In this chapter I shall discuss the limitations inherent in the problem, and shall also show very tentative circuit diagrams by way of illustration. These circuits have not yet been tried out, and I have too much experience of electronic circuits to believe that they will work well just as they stand. (This does not represent a superstitious belief in the cussedness of circuits and the inapplicability of mathematics thereto. Rather it means that normally the amount of mathematical argument required to get a reliable prophecy of the behaviour of a circuit is out of proportion to the small trouble required to try it out, at any rate if one is in an electrical laboratory. In practice one compromises with a rough mathematical argument and then follows up with experiment. The apparent ‘cussedness’ of electronic circuits is due to the fact that it is necessary to make rather a lot of simplifying assumptions in these arguments, and that one is very liable to make the wrong ones, by false analogy with other circuits one has dealt with on previous occasions. The cussedness lies more in the minds dealing with the problem than in the electronic circuits themselves.)

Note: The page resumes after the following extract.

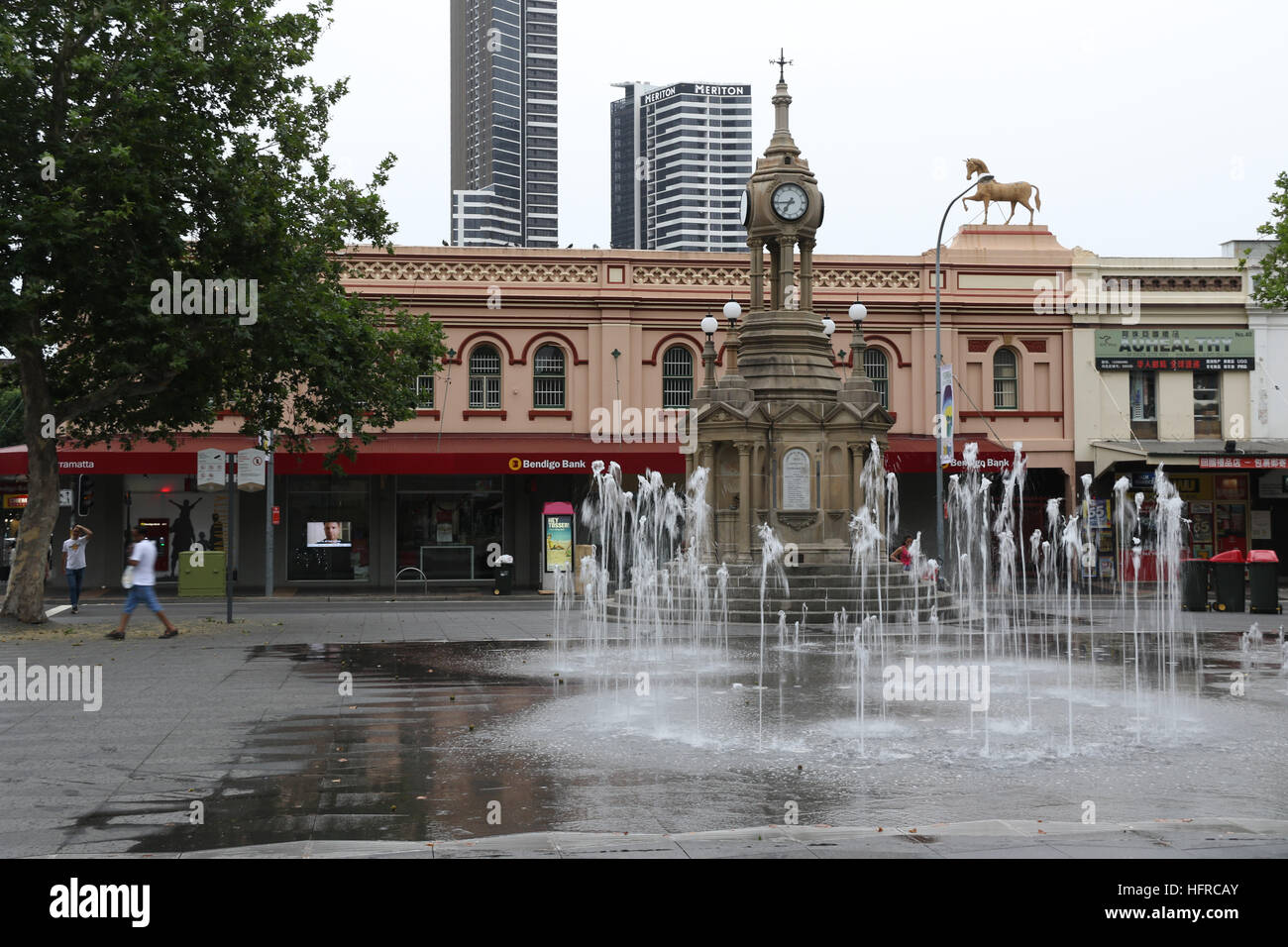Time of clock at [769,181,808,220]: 6:44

(ii) Sources of delay.- There are two main reasons why vacuum tubes should cause delays, viz. the input capacity and the transit time. Of these perhaps the first is in practice the more serious, the second the more theoretically unavoidable.
The delay due to the input capacity, when the valves are driven to saturation or some other limiting arrangement is used, is of the order of C/gm, where C is the input capacity and gm is the mutual conductance of the valve. We may, for instance consider the idealised circuit Fig. 44. (Coupling with a battery is of course not practical politics, but it produces essentially the same effects as more practical circuits, and is more easily understood). If I is the saturation current then the grid swing required to produce it is I/gm and the charge which must flow into the grid to produce this voltage is CI/gm. If the whole saturation current is available the time required is C/gm. This argument is only approximate, and omits some small purely numerical factors. However it illustrates the more important points. In particular we can see that Miller effect is not a very serious matter because of the limiting, which reduces the effective amplification factor to 1. On the other hand, if one valve is used to serve several inputs the delay will be correspondingly increased because the capacity has become multiplied by the number of grids served.
This connecting of several grids to one anode, and a number of other practical points will tend to make the actual delay due to input capacity several times greater than C/gm, e.g. 10 C/gm.